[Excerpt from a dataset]
## Start
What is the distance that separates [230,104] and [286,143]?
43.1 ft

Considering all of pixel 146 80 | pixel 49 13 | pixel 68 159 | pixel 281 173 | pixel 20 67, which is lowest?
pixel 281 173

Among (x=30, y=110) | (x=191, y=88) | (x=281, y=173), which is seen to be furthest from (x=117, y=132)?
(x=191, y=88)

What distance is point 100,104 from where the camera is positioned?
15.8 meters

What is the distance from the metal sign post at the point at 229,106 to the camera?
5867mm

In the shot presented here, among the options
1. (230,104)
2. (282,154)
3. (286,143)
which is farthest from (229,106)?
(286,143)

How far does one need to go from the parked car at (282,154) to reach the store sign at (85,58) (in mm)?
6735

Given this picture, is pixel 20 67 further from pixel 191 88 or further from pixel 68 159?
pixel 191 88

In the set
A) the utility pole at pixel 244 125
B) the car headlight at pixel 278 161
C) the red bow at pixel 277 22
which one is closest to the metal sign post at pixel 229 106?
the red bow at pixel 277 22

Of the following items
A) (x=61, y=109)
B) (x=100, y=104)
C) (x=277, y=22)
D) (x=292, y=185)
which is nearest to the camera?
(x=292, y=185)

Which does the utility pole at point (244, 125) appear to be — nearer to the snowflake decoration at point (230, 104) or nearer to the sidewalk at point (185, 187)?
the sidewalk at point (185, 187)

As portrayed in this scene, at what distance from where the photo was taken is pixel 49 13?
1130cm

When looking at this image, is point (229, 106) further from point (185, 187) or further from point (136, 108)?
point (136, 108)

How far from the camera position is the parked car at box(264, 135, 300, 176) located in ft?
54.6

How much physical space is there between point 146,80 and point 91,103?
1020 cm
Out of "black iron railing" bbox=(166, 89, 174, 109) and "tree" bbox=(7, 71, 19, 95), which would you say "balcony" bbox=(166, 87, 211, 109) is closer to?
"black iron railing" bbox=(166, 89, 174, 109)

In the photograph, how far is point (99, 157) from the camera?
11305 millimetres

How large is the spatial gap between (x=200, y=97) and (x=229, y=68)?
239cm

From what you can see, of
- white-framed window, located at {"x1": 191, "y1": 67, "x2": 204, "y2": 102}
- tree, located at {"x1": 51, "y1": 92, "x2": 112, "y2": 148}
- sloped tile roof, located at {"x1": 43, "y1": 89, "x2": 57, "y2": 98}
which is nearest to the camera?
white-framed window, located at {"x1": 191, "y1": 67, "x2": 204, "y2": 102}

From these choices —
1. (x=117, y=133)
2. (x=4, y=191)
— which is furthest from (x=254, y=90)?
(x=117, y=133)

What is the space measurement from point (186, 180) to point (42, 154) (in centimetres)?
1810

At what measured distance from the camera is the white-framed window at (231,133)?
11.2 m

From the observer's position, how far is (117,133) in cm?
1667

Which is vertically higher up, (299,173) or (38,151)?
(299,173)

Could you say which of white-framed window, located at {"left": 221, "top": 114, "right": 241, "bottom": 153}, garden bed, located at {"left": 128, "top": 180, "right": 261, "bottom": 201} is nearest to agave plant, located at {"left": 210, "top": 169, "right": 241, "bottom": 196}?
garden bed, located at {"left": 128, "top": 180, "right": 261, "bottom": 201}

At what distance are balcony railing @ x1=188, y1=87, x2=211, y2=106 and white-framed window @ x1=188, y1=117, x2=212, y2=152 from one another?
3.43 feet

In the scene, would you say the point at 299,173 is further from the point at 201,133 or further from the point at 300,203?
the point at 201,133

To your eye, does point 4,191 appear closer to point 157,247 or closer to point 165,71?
## End
> **Aim**:
Put the stretch of lines from the one containing "From the observer's" through the last line into a numbered list, omitting any blank lines.

> **Output below**:
1. From the observer's position, how far is (117,133) in cm?
2. 1667
3. Which is vertically higher up, (299,173) or (38,151)?
4. (299,173)
5. Could you say which of white-framed window, located at {"left": 221, "top": 114, "right": 241, "bottom": 153}, garden bed, located at {"left": 128, "top": 180, "right": 261, "bottom": 201} is nearest to agave plant, located at {"left": 210, "top": 169, "right": 241, "bottom": 196}?
6. garden bed, located at {"left": 128, "top": 180, "right": 261, "bottom": 201}
7. At what distance are balcony railing @ x1=188, y1=87, x2=211, y2=106 and white-framed window @ x1=188, y1=117, x2=212, y2=152 from one another?
8. 3.43 feet
9. In the scene, would you say the point at 299,173 is further from the point at 201,133 or further from the point at 300,203?
10. the point at 201,133
11. To your eye, does point 4,191 appear closer to point 157,247 or closer to point 165,71?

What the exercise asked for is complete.